There is an enormous amount of latitude contained within these provisions.
Conclusion of the report:
Asset seizure and forfeiture can provide considerable benefits to law enforcement. Seizure and forfeiture can financially undermine criminal organizations and deter illegal behavior by taking the profit incentive out of crime.
However, asset seizure and forfeiture also present unique potential risks to civil liberties. This is especially true for cash seizures made without a court-issued warrant that result in administrative forfeiture because law enforcement can seize and forfeit this fungible property without charging the owner with a crime and without any court involvement or review.
We found that the Department neither formally collects nor evaluates the data necessary to determine whether its seizures and forfeitures advance or relate to federal investigations…the Department and its investigative components cannot fully evaluate and oversee their seizure and forfeiture activities to ensure that they are used to advance investigations that help to dismantle criminal organizations and that they do not present a potential risk to civil liberties.
Most of these seizures occurred in interdiction settings, in which trained law enforcement officers make on-the-spot assessments of fast moving factual situations to initiate encounters that lead to seizure.
We determined that the DEA could verify that only 44 of the 100 seizures we sampled had advanced or were related to criminal investigations.

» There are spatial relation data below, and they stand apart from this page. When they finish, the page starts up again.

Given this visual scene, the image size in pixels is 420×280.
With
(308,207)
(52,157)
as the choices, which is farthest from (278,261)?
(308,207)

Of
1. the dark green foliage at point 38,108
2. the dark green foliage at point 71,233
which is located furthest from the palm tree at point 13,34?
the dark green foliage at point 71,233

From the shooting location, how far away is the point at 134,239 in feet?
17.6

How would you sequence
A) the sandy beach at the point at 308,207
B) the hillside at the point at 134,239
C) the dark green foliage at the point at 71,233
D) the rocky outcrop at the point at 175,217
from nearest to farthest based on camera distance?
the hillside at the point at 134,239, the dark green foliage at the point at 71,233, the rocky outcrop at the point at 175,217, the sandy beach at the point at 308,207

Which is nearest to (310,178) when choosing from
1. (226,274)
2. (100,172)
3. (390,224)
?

We identified instances, not addressed by DEA policy, in which task force officers had made different decisions in similar situations when deciding whether to seize all of the cash they had discovered.
The Department’s investigative components do not require their state and local task force officers to receive training on federal asset seizure and forfeiture laws and component seizure policies prior to conducting federal seizures.
The report closes by highlighting – in effect – the reasons why AG Sessions reinstated Adoption:
We also found that the Attorney General’s [AG Eric Holder’s] 2015 Order and related guidance eliminates most opportunities for state and local law enforcement to use federal forfeiture to avail themselves of equitable sharing proceeds when federal involvement in a seizure is limited. This is evidenced by a one-half reduction in the annual number of DEA cash seizures and a one-third reduction in the annual value of DEA cash seizures following the 2015 Order.
However, this policy and related guidance do not preclude the federal forfeiture of property seized through federal/state investigations or joint task force operations, such as joint transportation interdiction operations. This may be of particular concern because, as demonstrated in this report, these seizures may not always advance a federal criminal investigation or lead to a prosecution.
We also determined that the limitation on adoptions resulting from the Attorney General’s Order has financially affected state and local law enforcement, especially in at least two states where law enforcement frequently had used federal adoption because of restrictive state forfeiture laws.
I am all for enforcing criminal statutes and properly funding our law enforcement agencies, but this new order from AG Sessions is an affront to our Constitution and should be treated as such. If Sessions does not reverse himself, this is an issue the GOP-led Congress should swiftly address. Asset forfeiture as a direct result from certain types of criminal convictions is one thing. Due process has been fully engaged and ill-gotten gains disgorged as a result. Asset forfeiture without a criminal conviction – through a civil action – is an entirely different matter.
Civil asset forfeiture has always been Constitutionally questionable. To incentivize it through the practice of Equitable Sharing and Adoption is even more so.